| Action item |
The entries below are to be transcribed in full, without their images.

| Given entries |
┌────────

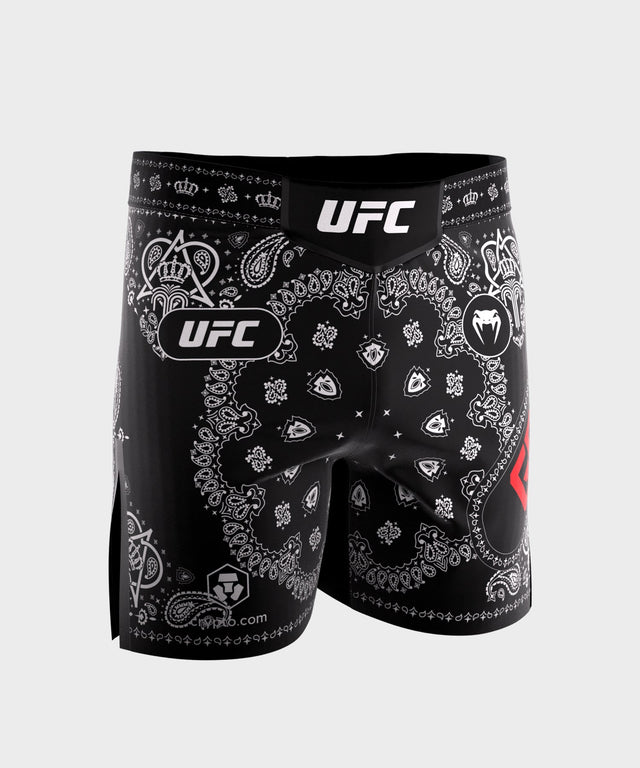 Pantalones de MMA Venum UFC King Green – Negro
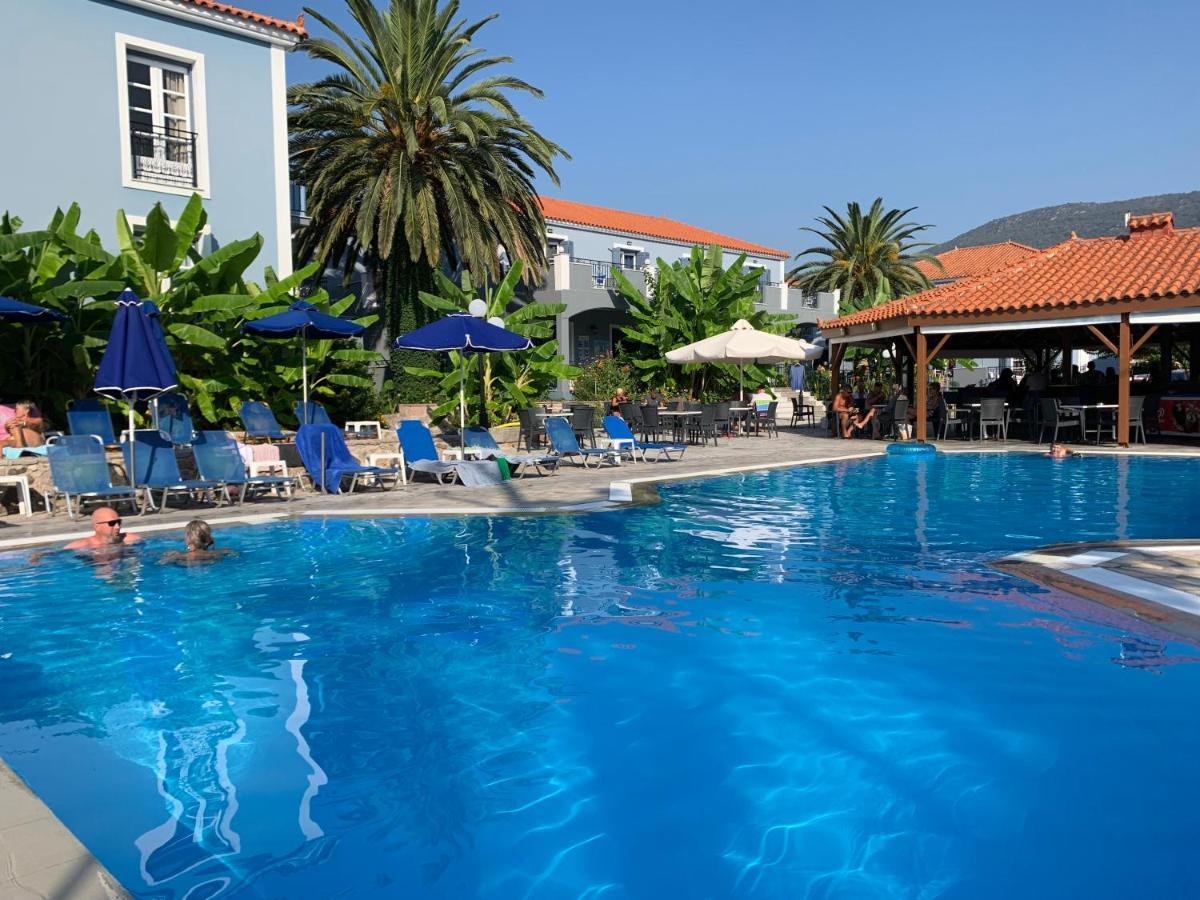 Blue Sky Hotel - Petra - Lesvos - Greece Ngoại thất bức ảnh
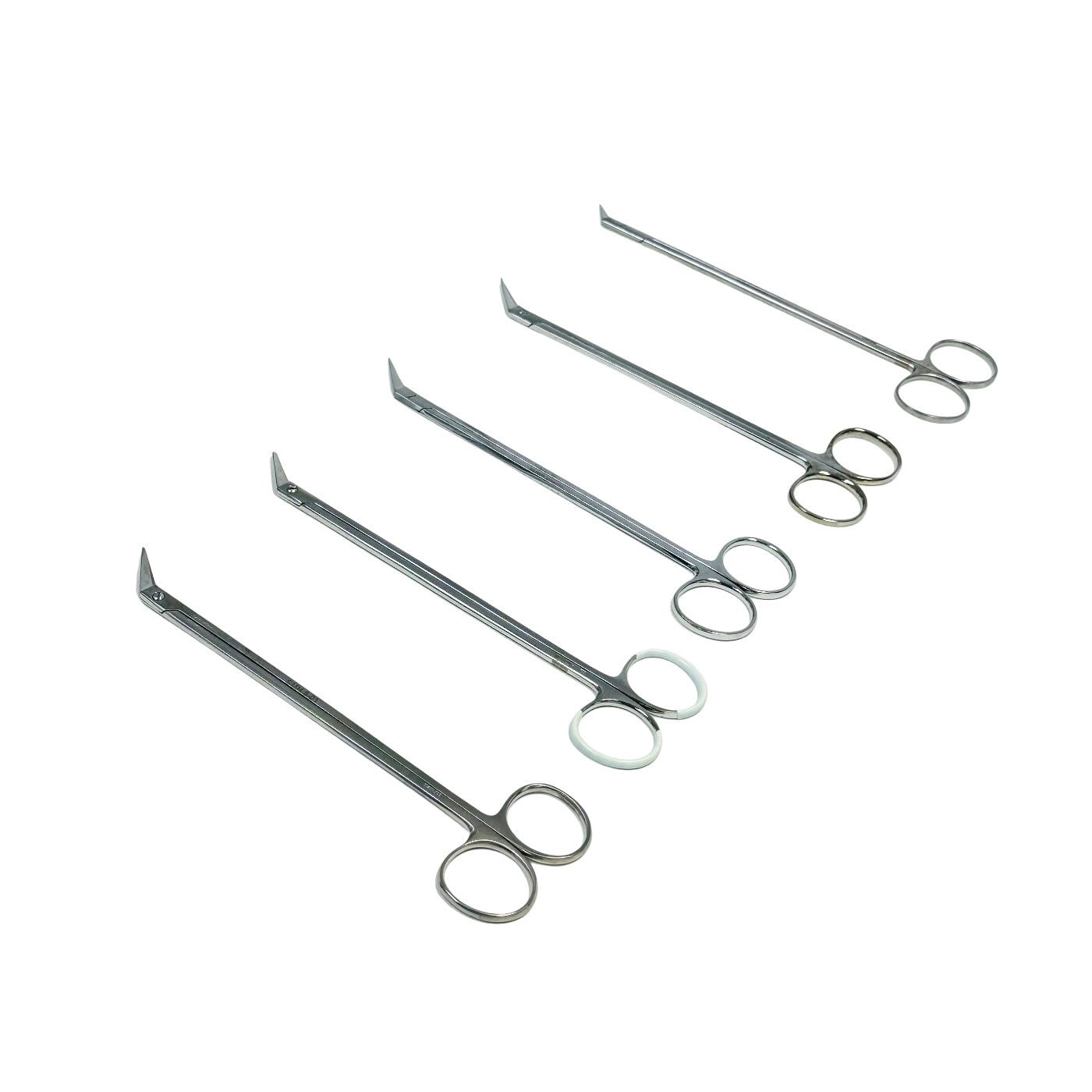 Codman / V Mueller Artery Scissors 45° Angle Lot Of 5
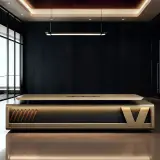 Executive Desk Modern Office Furniture Luxury thumbnail 3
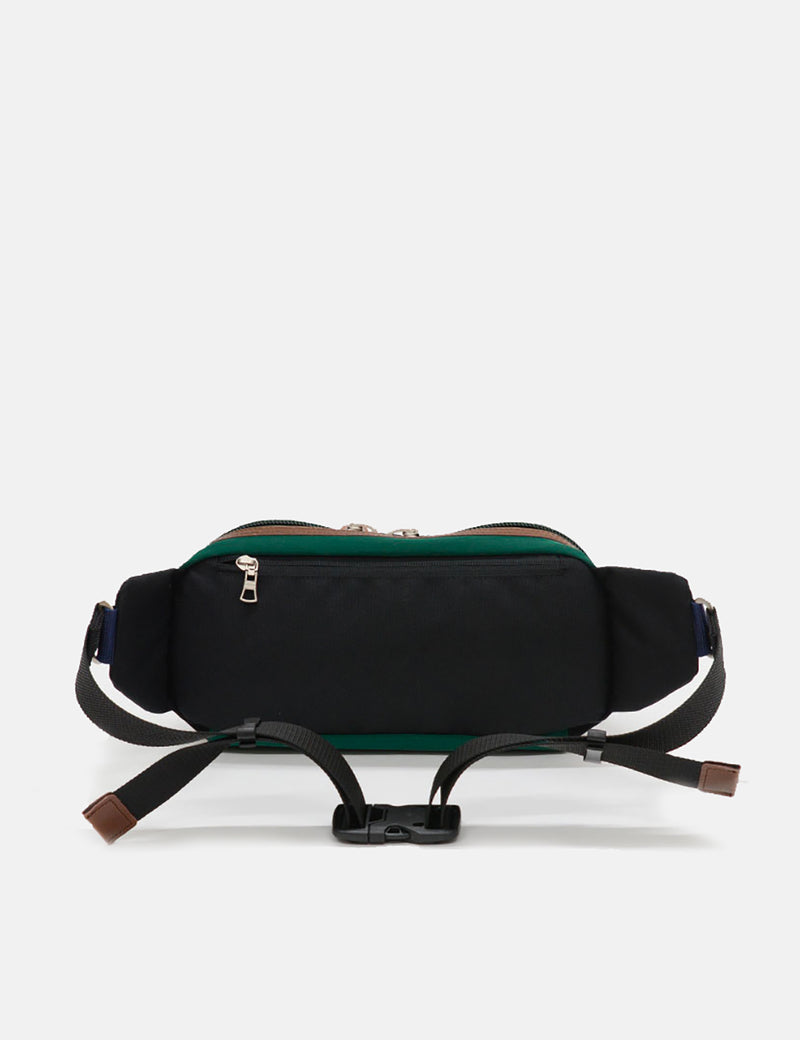 Master-Piece Link Waist Bag (02346) - Green/Black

└────────

| Completed exercise |
 Pantalones de MMA Venum UFC King Green – Negro
 Blue Sky Hotel - Petra - Lesvos - Greece Ngoại thất bức ảnh
 Codman / V Mueller Artery Scissors 45° Angle Lot Of 5
 Executive Desk Modern Office Furniture Luxury thumbnail 3
 Master-Piece Link Waist Bag (02346) - Green/Black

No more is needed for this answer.